"You know a good drag queen when you see one," Boy George infamously declared after Culture Club won the Best New Artist trophy at the 26th Annual Grammy Awards. America had already embraced the outrageous singer by that time, but while the group's 1982 debut Kissing To Be Clever had its moments ("Do You Really Want To Hurt Me?," "Time (Clock of the Heart)," and "I'll Tumble 4 Ya"), it was also loaded with substandard filler. It wasn't until their landmark second release, Colour By Numbers, that Culture Club hit their stride, and the influence of its 10 colorful songs can still be felt today.
Powered by an insanely memorable chorus and a harmonica that wouldn't stop, the hit "Karma Chameleon" dominated the airwaves in 1984 and became one of the year's biggest hits (and the band's only chart-topper in the U.S.). But while Colour By Numbers produced four big hits, its greatness can be measured by the fact that its album tracks are just as good as its singles. From the rock-flavored "Miss Me Blind" to the exotic "Stormkeepers," Colour By Numbers is truly essential pop from start to finish, with bouncy piano and saxophone riffs sprinkled throughout and infectious hooks all over the place.

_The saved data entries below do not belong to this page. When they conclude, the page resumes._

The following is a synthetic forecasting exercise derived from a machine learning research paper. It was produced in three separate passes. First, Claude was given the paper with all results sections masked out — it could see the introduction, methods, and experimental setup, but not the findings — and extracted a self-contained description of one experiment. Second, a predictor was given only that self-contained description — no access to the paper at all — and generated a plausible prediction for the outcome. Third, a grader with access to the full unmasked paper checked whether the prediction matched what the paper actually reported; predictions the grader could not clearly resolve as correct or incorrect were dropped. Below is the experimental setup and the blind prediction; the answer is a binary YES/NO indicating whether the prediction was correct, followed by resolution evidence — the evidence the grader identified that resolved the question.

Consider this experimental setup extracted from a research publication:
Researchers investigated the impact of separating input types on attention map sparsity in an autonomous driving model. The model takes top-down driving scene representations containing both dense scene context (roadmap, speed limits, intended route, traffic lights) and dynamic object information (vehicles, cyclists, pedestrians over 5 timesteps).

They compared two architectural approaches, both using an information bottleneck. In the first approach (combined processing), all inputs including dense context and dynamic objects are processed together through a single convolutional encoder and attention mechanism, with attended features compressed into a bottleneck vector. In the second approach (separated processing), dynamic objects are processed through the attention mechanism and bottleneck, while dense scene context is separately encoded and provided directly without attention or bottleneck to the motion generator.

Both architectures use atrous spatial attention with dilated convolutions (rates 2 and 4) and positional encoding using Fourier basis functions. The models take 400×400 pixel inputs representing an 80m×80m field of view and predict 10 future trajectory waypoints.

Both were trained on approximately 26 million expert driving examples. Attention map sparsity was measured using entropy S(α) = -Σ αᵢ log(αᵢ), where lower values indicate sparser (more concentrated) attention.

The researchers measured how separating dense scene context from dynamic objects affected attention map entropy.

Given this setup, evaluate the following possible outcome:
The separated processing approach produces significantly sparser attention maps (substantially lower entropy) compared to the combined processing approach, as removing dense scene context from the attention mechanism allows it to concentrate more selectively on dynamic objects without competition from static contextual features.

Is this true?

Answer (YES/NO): YES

Simply describing Colour By Numbers as a "catchy pop record" would be a mistake, though. Boy George has said that Culture Club's music was the soundtrack to his turbulent romantic relationship with drummer Jon Moss, and that background adds a layer of deeper meaning to songs like the R&B-tinged "Black Money": "Somebody else's life cannot be mine/But when you love someone/And they don't love you in return/When you love someone/You've got money to burn." Even the seemingly silly "Karma Chameleon" is deeply personal: "Everyday is like survival," sings a frustrated Boy George, "You're my lover, not my rival."
Boy George sounded equally at ease whether singing flashy, upbeat numbers or somber ballads, and while his voice wasn't the strongest in the world, he was able to find his inner Motown soul when necessary, especially when trading vocals with backup singer Helen Terry, whose captivating, gospel-infused voice is a highlight on "Black Money" and "That's the Way (I'm Only Trying to Help You)." Boy George's charisma and confidence as a frontman had grown remarkably since Culture Club's debut, allowing him to carry songs like "It's A Miracle," a piece of sweet pop candy that, in another band's hands, might have come off as a lightweight embarrassment. The same can be said of the album's first single, the rousing "Church Of The Poison Mind," in which a carefree Boy George sings, "Watch me clinging to the beat/I had to fight to make it mine/That religion you could sink in neat/Just move your feet and you'll feel fine."
Flamboyant, vibrant and fun, "Church," like the rest of Colour By Numbers, fits the very definition of what pop music is supposed to be, and there were few better pure pop albums made in the 1980s. Part dance, part new-wave, part white-boy soul, Colour By Numbers helped establish the blueprint for the boy-bands that would follow in Culture Club's wake (the group disbanded in 1986 amid rumors of Boy George's heroin addiction and his break-up with Moss). The album was re-released last year for its 20th anniversary, with five bonus songs, including the title track, which curiously did not appear on the original record. But, in the end, Colour By Numbers is an album that needs no tinkering.